After Kevorkian died, I remembered a segment Michael Moore had done with him for his 1990s Fox show TV Nation. I recalled that the gag involved Kevorkian playing against type, and that in one scene the gaunt, disaffected ex-doctor and the portly, dyspeptic director were shown giddily flying kites on a bright, sunshiny day. I found the clip on YouTube the other day, and it’s hilarious. Clocking in at about six minutes and called “A Day with Dr Death,” it purports to show what Kevorkian does on his “day off”—you know, when he’s not administering lethal drugs to people. Kevorkian and Moore were filmed not just flying kites, but also swinging on swings, tooling around town in a vintage convertible, enjoying a picnic, and discussing such inanities as the hokey pokey and the Michigan state bird and tree. At one point Moore confides that his parents had asked him not to tell Kevorkian their ages, lest that should prompt him to pay them a visit. Kevorkian laughs good-naturedly at his tubby pal’s ribbing.

Maybe if TV Nation had been more of a hit, and the American public and our lawmakers had noted Kevorkian’s ability to poke fun at his own image, I sat there thinking for a brief second, his assisted-suicide campaign might have yielded better results. But then I dwelled on another image that had been played for laughs on TV Nation: Moore posing with an apple in his mouth for a painting to which Kevorkian was applying the finishing brushstrokes. It depicted a man holding in his arms his own bloody, severed head. Which had an apple in its mouth. Funny, yes—unless you know such a painting was right up the artist’s real-life alley.

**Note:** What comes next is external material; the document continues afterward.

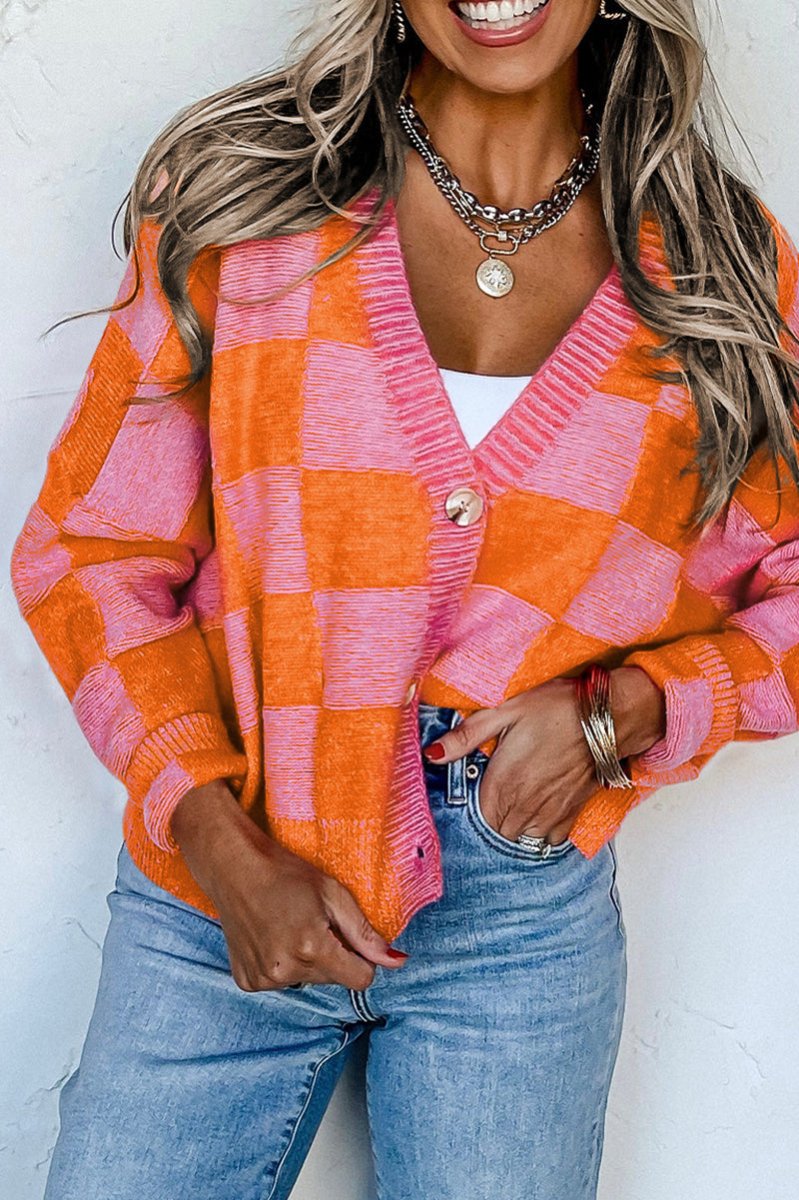 No Brakes Orange Checkered Cardigan - Wholesale Accessory Market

Anyway, for all his morbid eccentricities—and for, OK, maybe having been a tad overzealous at times with the old Thanatron—I do think Jack Kevorkian’s stance on physician-assisted suicide was the correct one, and I’m sure all the people he helped exit this world felt content that his was the last face they saw. All in all, I admired the man, and I hope a combination of renewed advocacy and continuing medical advances one day will bring his vision of physician-assisted suicide to fruition. It may be, however, that the next public face of the issue will need to look a bit younger, kinder and less personally invested.

I read on Biography.com the other day that Kevorkian, the son of Armenian immigrants, rejected at an early age the existence of God because much of his extended family had been slaughtered by the Turks. Still, I like to think that if there is an afterlife, Jack Kevorkian made it to the good place, and that he and Charles Addams are sharing afternoon tea together. Sipping from toxically smoking cups, with Lurch doing the pouring.